A temática das identidades em trânsito está presente em estudos de diversas naturezas e essa é a justificativa principal para a escolha deste tema: a partir do presente volume, a revista passou a receber contribuições de autoras e autores de outras instituições além do Colégio Pedro II. Trata-se da abertura ao Outro como um dos pilares formadores do pensamento plural, cidadão, contribuindo assim para o diálogo nesses tempos sombrios em que, mais do que antes, se faz necessária a união daquelas e daqueles que entendem as ciências e as artes como vetores fundamentais para a construção de sociedades mais igualitárias e pautadas no respeito às diferenças.

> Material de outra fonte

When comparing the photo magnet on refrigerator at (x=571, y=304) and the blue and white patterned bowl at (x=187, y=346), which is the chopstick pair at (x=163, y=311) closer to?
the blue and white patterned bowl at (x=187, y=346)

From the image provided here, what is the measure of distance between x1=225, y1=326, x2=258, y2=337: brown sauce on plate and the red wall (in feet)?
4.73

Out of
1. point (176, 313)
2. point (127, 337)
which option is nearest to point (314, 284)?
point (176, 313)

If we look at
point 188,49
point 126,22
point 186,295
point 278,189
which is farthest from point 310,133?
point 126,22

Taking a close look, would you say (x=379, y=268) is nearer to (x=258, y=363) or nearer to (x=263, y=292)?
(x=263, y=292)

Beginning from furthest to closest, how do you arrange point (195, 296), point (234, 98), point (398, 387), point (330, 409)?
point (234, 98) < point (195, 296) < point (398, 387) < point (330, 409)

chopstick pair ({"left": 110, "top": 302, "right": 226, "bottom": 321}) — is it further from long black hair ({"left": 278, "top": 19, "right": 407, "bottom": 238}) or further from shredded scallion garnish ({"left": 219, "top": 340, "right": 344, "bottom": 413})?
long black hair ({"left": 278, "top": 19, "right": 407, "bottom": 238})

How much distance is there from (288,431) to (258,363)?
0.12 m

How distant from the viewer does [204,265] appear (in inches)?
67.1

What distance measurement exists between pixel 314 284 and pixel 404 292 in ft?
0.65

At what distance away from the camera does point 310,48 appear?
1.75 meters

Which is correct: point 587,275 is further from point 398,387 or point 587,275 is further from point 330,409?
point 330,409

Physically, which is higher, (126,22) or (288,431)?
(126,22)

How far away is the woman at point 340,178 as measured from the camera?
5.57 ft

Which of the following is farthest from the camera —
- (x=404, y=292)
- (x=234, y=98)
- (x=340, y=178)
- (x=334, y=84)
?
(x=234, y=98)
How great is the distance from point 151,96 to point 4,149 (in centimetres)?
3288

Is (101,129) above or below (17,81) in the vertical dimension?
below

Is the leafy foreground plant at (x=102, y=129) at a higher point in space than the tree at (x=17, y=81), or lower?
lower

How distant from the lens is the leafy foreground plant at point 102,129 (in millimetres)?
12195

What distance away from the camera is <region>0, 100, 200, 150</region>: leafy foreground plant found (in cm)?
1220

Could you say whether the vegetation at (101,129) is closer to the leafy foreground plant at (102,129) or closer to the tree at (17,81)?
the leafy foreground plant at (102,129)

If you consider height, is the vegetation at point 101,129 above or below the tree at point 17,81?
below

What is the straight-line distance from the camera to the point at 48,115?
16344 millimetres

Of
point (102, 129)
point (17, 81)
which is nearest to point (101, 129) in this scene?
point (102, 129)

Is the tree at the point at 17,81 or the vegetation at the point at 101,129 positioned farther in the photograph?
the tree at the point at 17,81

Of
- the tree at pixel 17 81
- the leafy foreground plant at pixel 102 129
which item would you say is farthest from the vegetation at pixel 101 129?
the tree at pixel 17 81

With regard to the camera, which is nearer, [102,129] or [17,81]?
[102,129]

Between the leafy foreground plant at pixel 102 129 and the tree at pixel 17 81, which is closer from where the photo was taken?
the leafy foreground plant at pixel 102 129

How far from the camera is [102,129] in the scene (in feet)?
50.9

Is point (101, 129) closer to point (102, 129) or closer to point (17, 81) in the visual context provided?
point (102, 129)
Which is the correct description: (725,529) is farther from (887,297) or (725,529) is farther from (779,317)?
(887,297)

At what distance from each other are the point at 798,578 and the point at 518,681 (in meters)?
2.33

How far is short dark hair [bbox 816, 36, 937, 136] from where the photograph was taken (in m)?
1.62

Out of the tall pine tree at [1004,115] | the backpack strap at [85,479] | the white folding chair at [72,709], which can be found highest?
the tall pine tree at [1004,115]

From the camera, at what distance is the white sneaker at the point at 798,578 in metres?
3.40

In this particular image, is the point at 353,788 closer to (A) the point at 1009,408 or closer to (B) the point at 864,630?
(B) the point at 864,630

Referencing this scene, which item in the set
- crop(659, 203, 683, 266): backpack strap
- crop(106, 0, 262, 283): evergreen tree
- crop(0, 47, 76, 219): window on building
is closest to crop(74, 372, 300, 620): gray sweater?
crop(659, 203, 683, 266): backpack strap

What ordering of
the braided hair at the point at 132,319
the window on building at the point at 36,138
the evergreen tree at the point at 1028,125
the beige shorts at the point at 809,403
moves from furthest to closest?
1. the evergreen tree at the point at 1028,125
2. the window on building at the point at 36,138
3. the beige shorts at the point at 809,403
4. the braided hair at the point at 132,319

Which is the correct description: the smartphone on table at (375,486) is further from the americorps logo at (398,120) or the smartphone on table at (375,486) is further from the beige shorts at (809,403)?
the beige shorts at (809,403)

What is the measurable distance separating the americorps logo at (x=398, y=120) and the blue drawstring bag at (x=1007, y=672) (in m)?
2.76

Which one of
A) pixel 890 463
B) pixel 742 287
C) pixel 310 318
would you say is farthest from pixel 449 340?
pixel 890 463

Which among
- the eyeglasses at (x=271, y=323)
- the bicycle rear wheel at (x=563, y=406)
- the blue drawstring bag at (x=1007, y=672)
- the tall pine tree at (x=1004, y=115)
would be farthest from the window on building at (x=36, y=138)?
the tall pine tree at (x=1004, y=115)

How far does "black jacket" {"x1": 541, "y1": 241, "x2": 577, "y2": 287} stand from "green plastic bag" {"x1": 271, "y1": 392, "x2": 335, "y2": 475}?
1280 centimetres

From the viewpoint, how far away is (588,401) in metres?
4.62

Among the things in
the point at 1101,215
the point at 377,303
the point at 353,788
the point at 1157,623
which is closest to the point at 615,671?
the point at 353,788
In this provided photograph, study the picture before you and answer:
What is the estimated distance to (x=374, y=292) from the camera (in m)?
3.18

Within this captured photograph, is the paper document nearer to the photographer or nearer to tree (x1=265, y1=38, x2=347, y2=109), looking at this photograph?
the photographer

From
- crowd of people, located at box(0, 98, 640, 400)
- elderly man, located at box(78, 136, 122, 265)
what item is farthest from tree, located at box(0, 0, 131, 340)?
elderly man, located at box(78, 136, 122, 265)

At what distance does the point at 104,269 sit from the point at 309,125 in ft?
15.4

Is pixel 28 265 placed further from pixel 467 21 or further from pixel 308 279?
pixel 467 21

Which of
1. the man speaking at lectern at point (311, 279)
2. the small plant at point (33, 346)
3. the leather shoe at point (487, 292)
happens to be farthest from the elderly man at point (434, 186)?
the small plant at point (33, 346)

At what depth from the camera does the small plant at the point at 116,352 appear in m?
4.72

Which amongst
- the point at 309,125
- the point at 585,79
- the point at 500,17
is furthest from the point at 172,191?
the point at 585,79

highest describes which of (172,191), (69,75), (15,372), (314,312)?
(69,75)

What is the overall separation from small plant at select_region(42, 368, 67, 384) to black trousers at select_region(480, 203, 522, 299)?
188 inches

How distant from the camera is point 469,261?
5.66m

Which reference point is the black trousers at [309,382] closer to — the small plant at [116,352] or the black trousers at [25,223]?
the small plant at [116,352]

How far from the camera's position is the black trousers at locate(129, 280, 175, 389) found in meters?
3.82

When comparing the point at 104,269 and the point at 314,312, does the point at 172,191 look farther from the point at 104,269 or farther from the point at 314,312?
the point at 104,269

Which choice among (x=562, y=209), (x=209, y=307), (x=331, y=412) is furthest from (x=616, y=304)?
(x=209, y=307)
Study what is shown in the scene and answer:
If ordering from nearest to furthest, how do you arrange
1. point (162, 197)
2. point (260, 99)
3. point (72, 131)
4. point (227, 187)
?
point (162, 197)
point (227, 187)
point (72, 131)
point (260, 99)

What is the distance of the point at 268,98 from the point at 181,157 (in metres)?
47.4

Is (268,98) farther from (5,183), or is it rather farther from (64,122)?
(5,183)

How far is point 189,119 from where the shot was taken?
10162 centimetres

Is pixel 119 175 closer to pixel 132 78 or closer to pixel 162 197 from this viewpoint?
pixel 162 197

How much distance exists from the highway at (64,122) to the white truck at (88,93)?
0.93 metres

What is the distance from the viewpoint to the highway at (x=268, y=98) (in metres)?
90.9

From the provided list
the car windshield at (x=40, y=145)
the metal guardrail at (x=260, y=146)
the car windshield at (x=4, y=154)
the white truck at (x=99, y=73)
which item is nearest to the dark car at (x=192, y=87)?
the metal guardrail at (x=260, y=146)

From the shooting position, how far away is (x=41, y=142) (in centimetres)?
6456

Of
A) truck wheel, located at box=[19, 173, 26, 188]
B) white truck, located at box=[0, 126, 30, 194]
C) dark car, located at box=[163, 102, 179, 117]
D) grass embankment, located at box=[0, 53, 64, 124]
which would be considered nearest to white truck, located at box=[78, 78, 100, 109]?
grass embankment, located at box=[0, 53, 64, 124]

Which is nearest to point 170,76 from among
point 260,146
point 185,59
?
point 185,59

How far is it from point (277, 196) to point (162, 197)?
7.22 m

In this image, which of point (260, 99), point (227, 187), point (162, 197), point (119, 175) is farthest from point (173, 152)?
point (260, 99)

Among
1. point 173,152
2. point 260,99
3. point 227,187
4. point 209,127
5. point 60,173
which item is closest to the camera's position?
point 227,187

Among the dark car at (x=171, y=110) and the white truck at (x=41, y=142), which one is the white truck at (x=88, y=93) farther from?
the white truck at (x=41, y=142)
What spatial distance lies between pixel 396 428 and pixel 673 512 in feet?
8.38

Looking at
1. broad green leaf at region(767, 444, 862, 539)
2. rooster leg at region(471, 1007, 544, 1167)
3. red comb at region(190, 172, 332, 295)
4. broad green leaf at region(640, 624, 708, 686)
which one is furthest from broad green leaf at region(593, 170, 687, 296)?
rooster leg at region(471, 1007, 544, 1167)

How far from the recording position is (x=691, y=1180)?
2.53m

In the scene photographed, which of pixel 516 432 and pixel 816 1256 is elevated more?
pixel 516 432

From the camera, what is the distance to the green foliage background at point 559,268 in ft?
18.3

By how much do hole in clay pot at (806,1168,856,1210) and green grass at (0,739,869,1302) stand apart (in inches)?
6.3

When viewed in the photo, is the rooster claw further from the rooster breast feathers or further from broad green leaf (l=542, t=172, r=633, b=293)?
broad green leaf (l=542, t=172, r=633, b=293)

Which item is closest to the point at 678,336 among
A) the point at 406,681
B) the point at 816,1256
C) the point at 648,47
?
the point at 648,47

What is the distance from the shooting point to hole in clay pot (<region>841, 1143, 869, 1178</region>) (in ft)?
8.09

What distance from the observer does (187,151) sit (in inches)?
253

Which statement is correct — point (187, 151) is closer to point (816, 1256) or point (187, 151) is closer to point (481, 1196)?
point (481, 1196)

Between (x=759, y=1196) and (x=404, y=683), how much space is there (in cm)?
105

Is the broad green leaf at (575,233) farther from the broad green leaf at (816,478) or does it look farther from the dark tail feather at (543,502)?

Desse modo, apresentamos nos textos a seguir múltiplas reflexões no campo das linguagens, escopo primeiro de nossa revista, na esperança de que o movimento de resistência que sempre buscamos realizar em nossas práticas acadêmicas e pedagógicas amplifique-se e tome força no debate em torno da construção de sociedades mais justas, democráticas e plurais. Na Seção Polivox, o leitor poderá conhecer um pouco mais da trajetória, dos deslocamentos e dos pensamentos da Professora Jurema Gomes da Silva, ex-aluna e docente aposentada do Departamento de Francês do Colégio Pedro II. Na Seção

Veredas, destacam-se artigos que tratam dos diálogos afro-diaspóricos na obra de Ayrson

Heráclito, do potencial de representação dos conflitos colocados pela opção decolonial em

Meio Sol Amarelo, de Chimamanda Ngozi Adichie, do perfil diaspórico-poético da obra Navio Negreiro, de Maria Duda, e da perspectiva teórica presente no livro Deslocamentos culturais e suas formas de representação, organizado por Tatiana da Silva Capaverde de

Liliam Ramos Silva. Na Seção Alumbramentos, iluminam-se contos, crônicas e poemas que versam sobre temas diversos, que perpassam a relação com o cotidiano, os deslocamentos entre centro e periferia e a necessidade da resistência na contemporaneidade. Na Seção Itinerários, evoca-se a memória do estudante Lucimar Brandão, ex-aluno do Campus Centro do Colégio Pedro II, assassinado pela Ditadura Civil-Militar. Por fim, nesta edição, optamos por abrir uma Seção Livre, para textos que não se adequaram especificamente ao tema do presente número. Tais textos passeiam pelas travessias entre diferentes modalidades discursivas, pela perspectiva bakhtiniana de gêneros discursivos na relação entre o gênero charge e o ensino de espanhol, pela agenda da gramática dos usos no estudo do período composto, pelas contribuições de Antenor Nascentes, ex-professor do Colégio Pedro II, para o ensino de espanhol e pela influência da tradição greco-romana nos estudos gramaticais brasileiros.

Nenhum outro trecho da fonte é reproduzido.